The findings don't surprise former Houston school board member Donald R. McAdams, who directs the Broad Institute for School Boards. The training program for new school board members is financed by the Los Angeles-based Broad Foundation, which supports coverage of leadership issues in Education Week.
"When you look at rural and suburban America, the communities have been fairly homogeneous, so the school boards haven't argued about fundamental value issues," Mr. McAdams said. "What you have in urban America are very diverse communities, where the values are not necessarily agreed upon, and these values are the ones that frequently underlie what the public sees as squabbling in urban boards."
The poll appears to confirm what some experts have seen in other recent studies: Contentious boards are out there, but are few and far between.
Thomas E. Glass, a University of Memphis education professor, has seen evidence of strife in his forthcoming examination of superintendent turnover—one indication of friction among a district's leaders. According to Mr. Glass, just 15 percent of districts in the United States replaced a superintendent in the 2000-01 school year. Based on survey responses from board presidents in 427 of those districts, though, he found that nearly two-thirds of them had gone through three or more superintendents over the past decade.
Does Size Matter?
In other words, he found, a very small number of districts are experiencing very high turnover among their top leaders.
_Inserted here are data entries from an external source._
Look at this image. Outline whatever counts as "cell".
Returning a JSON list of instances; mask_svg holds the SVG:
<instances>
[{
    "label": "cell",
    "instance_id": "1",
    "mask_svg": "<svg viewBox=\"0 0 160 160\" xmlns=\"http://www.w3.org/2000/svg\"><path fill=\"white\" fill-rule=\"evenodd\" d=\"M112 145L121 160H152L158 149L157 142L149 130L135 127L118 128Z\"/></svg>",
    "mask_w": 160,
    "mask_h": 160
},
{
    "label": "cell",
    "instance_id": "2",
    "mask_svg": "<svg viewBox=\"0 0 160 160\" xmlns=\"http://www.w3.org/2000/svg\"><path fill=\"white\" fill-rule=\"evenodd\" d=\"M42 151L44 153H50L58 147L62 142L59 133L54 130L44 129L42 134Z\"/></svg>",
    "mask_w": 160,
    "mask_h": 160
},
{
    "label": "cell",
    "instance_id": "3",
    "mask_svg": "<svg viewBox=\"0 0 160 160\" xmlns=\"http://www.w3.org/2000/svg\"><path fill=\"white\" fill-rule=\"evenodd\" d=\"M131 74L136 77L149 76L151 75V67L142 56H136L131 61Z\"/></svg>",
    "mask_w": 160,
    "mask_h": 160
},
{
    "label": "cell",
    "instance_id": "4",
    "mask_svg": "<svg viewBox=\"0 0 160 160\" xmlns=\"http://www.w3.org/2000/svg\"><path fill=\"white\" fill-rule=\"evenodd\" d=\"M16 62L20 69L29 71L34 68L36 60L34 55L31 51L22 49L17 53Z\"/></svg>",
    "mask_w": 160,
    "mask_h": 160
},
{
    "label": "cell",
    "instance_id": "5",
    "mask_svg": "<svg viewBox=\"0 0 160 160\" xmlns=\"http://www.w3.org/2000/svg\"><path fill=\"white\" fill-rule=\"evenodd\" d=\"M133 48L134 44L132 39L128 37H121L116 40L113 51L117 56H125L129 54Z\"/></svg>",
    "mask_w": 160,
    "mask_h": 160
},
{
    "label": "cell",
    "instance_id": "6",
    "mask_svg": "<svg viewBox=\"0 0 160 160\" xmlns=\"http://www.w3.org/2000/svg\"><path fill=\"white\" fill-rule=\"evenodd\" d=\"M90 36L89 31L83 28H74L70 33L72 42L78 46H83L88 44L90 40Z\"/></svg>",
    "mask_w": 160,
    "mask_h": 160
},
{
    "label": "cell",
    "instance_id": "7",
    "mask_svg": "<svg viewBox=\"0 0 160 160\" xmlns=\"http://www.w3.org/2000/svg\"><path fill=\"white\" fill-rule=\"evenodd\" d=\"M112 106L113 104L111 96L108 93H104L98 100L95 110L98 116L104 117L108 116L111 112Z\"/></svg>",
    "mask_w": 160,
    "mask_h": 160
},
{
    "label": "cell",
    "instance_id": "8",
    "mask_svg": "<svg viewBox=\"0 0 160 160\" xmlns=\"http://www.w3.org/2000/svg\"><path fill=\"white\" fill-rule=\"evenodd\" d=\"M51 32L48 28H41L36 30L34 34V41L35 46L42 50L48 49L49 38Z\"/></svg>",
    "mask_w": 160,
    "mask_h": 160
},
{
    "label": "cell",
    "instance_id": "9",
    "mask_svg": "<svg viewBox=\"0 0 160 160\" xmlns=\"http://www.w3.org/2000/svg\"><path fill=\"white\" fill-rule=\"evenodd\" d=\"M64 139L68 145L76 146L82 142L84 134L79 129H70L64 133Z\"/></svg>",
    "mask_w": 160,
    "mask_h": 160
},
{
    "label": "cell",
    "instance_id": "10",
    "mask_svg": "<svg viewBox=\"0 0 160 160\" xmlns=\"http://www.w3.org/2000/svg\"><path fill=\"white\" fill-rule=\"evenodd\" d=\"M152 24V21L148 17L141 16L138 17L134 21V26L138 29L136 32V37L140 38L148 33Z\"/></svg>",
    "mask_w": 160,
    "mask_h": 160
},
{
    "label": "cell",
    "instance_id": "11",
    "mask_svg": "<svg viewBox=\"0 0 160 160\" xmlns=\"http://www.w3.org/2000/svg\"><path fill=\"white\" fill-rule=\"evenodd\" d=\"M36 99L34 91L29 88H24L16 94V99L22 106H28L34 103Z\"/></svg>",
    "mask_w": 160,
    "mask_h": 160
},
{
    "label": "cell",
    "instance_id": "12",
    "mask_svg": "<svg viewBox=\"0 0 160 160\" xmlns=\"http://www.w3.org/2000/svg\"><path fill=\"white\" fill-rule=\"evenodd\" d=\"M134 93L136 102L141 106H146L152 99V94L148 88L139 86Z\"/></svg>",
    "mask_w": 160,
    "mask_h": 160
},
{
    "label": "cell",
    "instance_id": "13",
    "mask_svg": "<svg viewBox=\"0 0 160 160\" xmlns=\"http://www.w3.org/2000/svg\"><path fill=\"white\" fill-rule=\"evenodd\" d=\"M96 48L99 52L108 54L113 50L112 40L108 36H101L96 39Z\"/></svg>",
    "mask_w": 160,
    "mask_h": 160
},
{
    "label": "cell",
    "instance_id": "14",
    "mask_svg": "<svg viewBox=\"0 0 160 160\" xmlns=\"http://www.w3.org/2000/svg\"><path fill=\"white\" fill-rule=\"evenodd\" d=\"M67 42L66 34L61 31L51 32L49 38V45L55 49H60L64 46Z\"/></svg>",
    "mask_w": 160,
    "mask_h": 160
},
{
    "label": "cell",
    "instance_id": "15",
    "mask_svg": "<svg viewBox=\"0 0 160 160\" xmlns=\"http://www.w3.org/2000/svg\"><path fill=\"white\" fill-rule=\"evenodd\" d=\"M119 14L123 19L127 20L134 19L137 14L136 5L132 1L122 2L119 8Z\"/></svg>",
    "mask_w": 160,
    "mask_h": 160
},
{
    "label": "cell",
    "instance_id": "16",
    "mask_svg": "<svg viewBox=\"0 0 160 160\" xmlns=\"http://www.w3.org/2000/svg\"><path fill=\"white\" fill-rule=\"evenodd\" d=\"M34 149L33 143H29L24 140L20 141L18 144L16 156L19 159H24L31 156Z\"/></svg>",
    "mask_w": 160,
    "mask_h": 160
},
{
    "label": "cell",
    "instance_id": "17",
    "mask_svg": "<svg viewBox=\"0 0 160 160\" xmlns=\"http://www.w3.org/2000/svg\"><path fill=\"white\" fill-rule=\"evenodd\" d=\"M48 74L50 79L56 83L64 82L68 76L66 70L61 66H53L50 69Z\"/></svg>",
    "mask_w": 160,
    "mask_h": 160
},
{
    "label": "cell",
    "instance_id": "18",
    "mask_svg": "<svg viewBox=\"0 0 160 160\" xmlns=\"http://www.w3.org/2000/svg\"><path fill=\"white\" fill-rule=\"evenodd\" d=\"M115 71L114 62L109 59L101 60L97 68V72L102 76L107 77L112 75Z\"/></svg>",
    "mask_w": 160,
"There is an identifiable group of districts with superintendents that turn over continually," he said. "And they are the districts that make the media stories, and create the impression that there is a crisis."
When it comes to stability at the top, however, Mr. Glass found that size doesn't seem to matter. Smaller districts were just as likely to be among the minority with high turnover as large ones.
Despite the finding that board races are more politicized in systems with more students, the National School Boards Association survey also suggests that turnover among board members varies little according to district size. About half the respondents, from districts of all sizes, said they had been on their boards for five years or less.
Across all kinds of districts, board members expressed similar worries—although those from larger systems were more anxious about teacher recruitment, while their counterparts in smaller districts focused more on improving educational technology. Balancing the needs of special education students with those of other children figured prominently among all of their concerns.
But when it came to their views of student achievement, Mr. Hess, the study's author, noted that the respondents sent mixed messages. Nearly three-quarters said the amount of time they spent on student-achievement issues had increased during their tenures. They also cited student performance as the top area in which they wanted more training for themselves.
At the same time, none of the topics offered as possible training areas gained the interest of even 25 percent of the respondents. Strategic planning, budget allocation, and community engagement were stressed nearly as much as student achievement.
Asked on which factors they judge the performance of the superintendent, 86 percent of the respondents ranked "relationship with school board" as very important, compared with 66 percent who said "student performance."